Commonly referred to as SEO, search engine optimization is the process of improving your website's ranking on search engines, driving more organic traffic to your website, and, in turn, hopefully raising revenue through more page views. 

Effective SEO is accomplished by publishing relevant content on your website containing keywords you hope to rank for sprinkled throughout the text and in section headers. 

Imagine you're hoping to rank for your company that sells high-end commercial bar products. You would want to have content on your website that focuses on topics such as different aspects of the food and beverage industry, how to use your company's products to make different cocktails, or how your customers are using your company's bar tools and products to level up their restaurants' offerings. This would boost your search engine rankings for keywords relating to food and beverage service, bringing more organic viewers to your page that are searching for those keywords and topics. 

What Is Conversion Rate Optimization (CRO)?

Conversion rate optimization, or CRO as it's commonly referred to, is the strategic process of optimizing your website in a way that converts visitors to purchasers, increasing sales and revenue. 

However, CRO can also indicate the process of getting people to take action of some type on your website, such as contacting your company, filling out a form, or joining your mobile app.‌

How CRO and SEO Differ

Optimizing for both CRO and SEO is a technical and complex process that involves various strategies. They are each different strategies for curating a customer's experience on your website and achieving an end goal per visitor to your site. Some SEO strategies are detrimental to CRO and vice versa.

SEO

Search engine optimization works to increase traffic to your page. There are on-page and off-page SEO strategies for improving website traffic. SEO champions lengthy copy filled with keywords and a few Calls to Action (CTAs). 

SEO can take longer than CRO to produce customers. With SEO, the priority is on keyword placement in the body of content and headers, which will bring more organic traffic to a web page. 

CRO

Conversion rate optimization focuses on converting visitors already on your website into customers. Pages optimized for conversion typically consist of shorter copy and more CTAs throughout the website's pages than purely SEO-focused pages. 

With CRO, a website will have a precise, low word count where the priority is compelling sales copy that makes people want to buy. Headers are typically catchier and flashier than those optimized for SEO. 

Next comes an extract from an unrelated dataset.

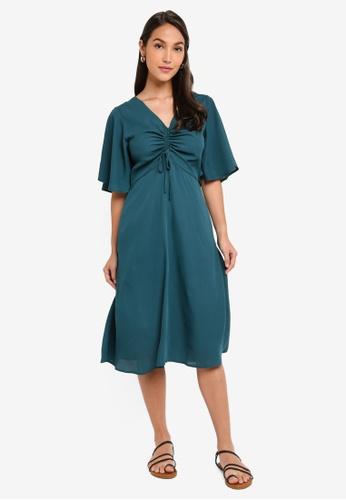 ZALORA 綠色 褶飾喇叭袖洋裝 C4D64AAE590324GS_1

How CRO and SEO Overlap and Relate to the Other

A common misconception is that CRO and SEO have to be two separate processes, with pages on your site being optimized for one or the other. While this is true in some respects, there is some CRO and SEO overlap. 

Without traffic on your page, there's no point in trying to focus on converting your nonexistent visitors to paying customers. On the flip side, if your site's user experience is convoluted, illogical, and not easy or intuitive, you don't want to be pushing visitors to your site and risk giving them a negative impression of your brand or product.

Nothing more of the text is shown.